Infatti, quando si analizza il fascino di Alex e dell'ultraviolenza nella prima parte del film, quella più spettacolare e indimenticabile, non si dovrebbe mai dimenticare la fine che fa Alex nella seconda, quando viene sottoposto al potente condizionamento medico-psicologico per renderlo inoffensivo e ridurlo ad una larva. Se è vero, come ha acutamente osservato Enrico Ghezzi nel "Castoro" dedicato al regista, che tutto il cinema di Kubrick è idealmente compreso nell'inquadratura di “2001” dove l'osso, scagliato in aria dalla scimmia che l'ha appena usato come un'arma mortale, si trasforma in astronave… se è vero questo, e noi pensiamo che lo sia, Alex è il vero erede della scimmia.
"2001: Odissea nello Spazio", l'osso usato come arma |
Così parlò Stanley
È un uomo "libero" che segue le sue pulsioni. Queste pulsioni portano alla violenza e alla ferocia. La società si illude di redimerlo, poi si accontenta di controllarlo e, chissà, di usare quella violenza per i propri scopi. Se ricordate l'inquadratura della scimmia, vista dal basso, mentre maneggia l'osso per uccidere, la ritroverete quasi identica nell'impressionante immagine di Alex - ripreso al rallentatore, proprio come lo scimmione - che sfodera il coltello per ridurre all'obbedienza i drughi ribelli.
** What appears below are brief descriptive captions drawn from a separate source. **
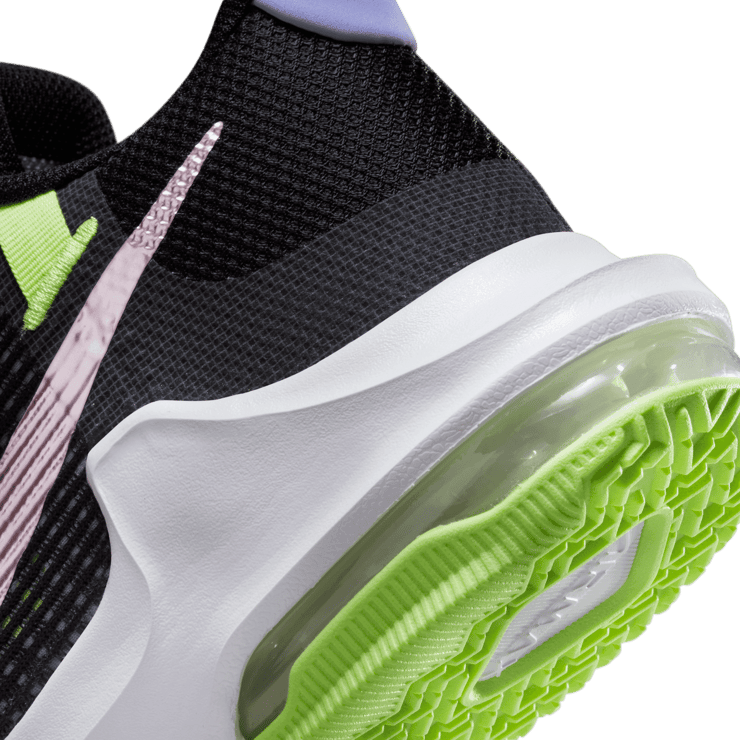 Nike Air Max Impact 3 Basketball Shoes Angle 5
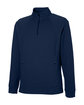 North End Men's Rhythm Waffle Pullover CLASSIC NAVY OFQrt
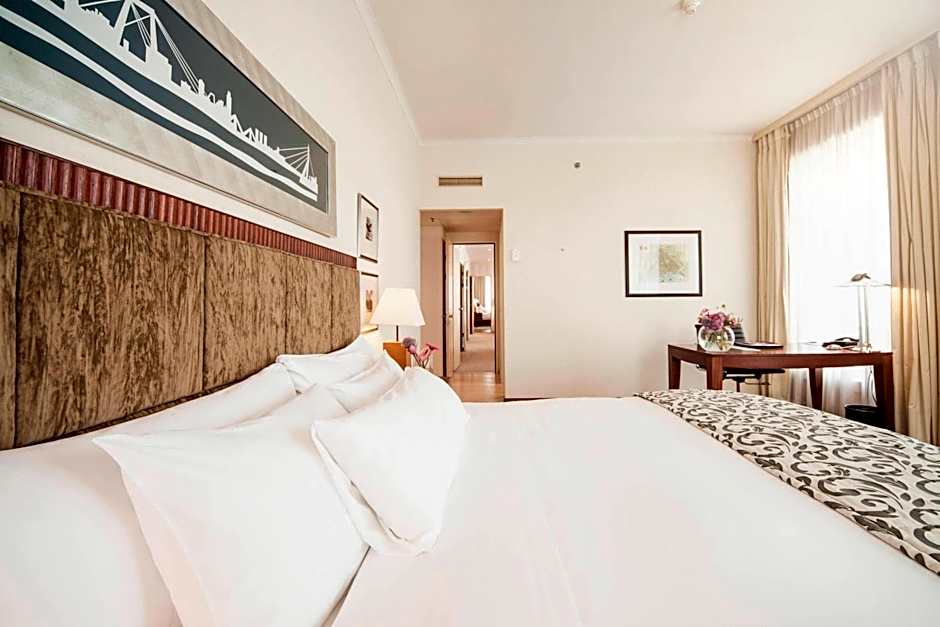 Rotterdam Marriott Hotel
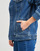 tekstylia Damskie Kurtki jeansowe Pepe jeans BOYFRIEND JACKET Niebieski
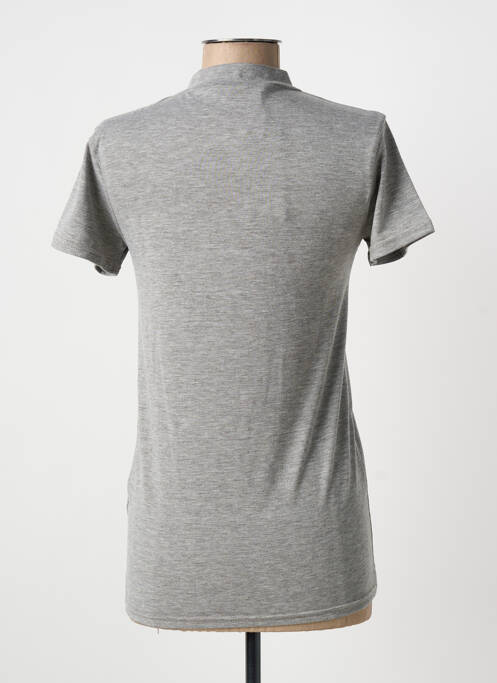 Tricou gri BE AND BE femeie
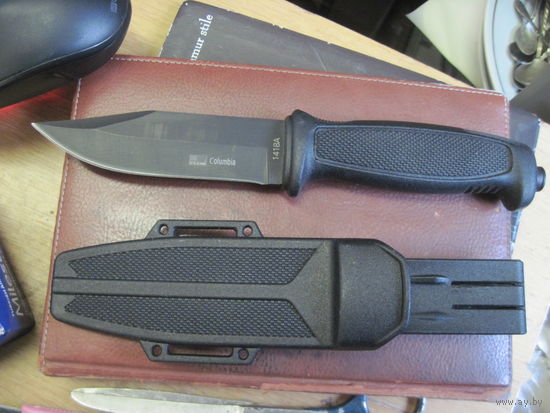 Нож Columbia 1418A..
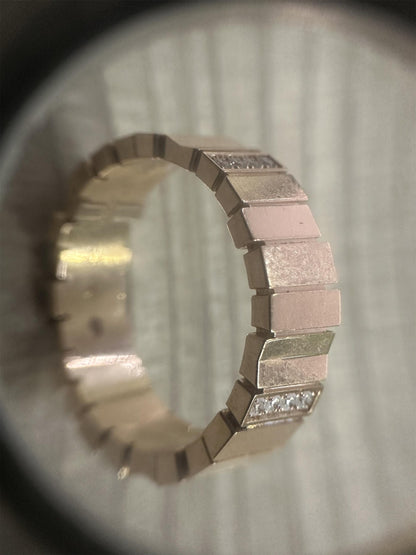 DIOR-JGEM95024客版长方格子组合条形戒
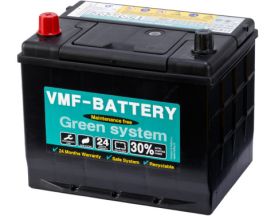 VMF Green System accu | 12V 65Ah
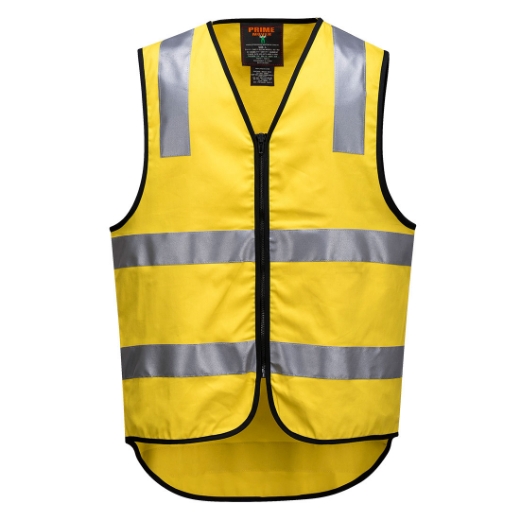 Picture of PORTWEST 100% Cotton Day/Night Vest 185gsm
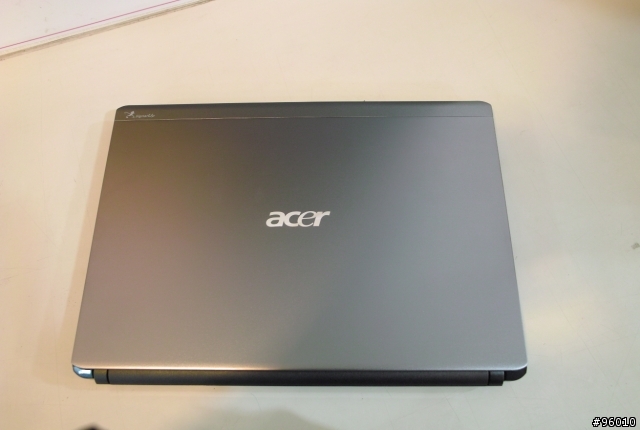 ACER ASPIRE 3810T開箱分享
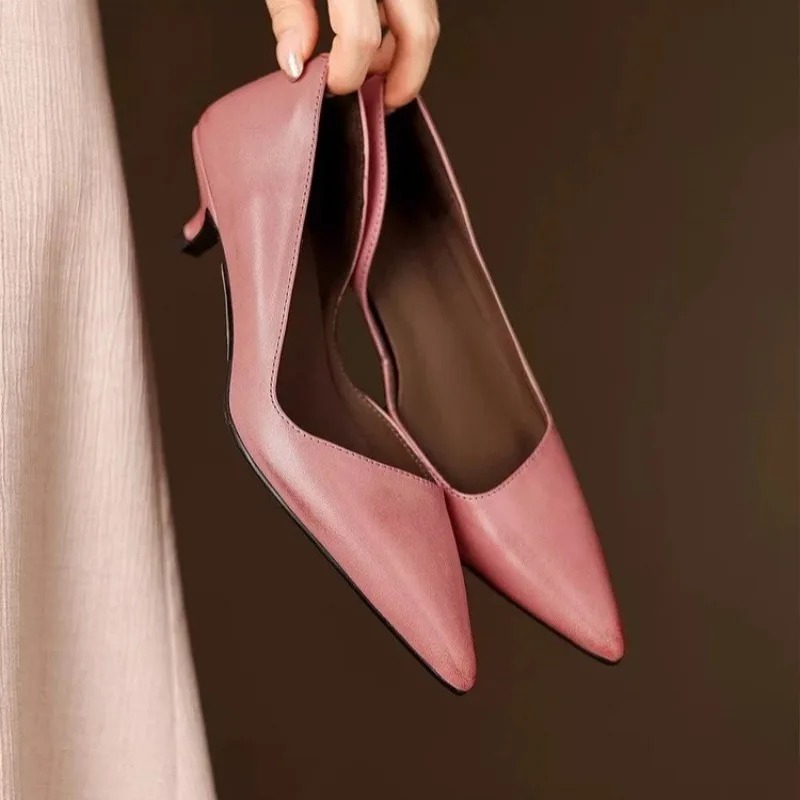 Women's Pointed Toe Stiletto H - огляд і ціна Womens Heels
Similitudini fra un film e l'altro per un "discorso" mai concluso.
Là c'era il “Così parlò Zarathustra di Strauss, qui c'è l'ouverture della Gazza ladra di Rossini. Musiche vitali, esaltanti, appassionate che Kubrick usa con maestria per commentare immagini in cui l'uomo si osserva e scopre la propria natura ferina. Per inciso, “Arancia meccanica” è il film che ha insegnato a usare la musica a tutta una generazione di cineasti. Un film da vedere, da sentire, da studiare, da conservare. Il miglior viatico per entrare, sotto braccio al cinema, per il suo futuro.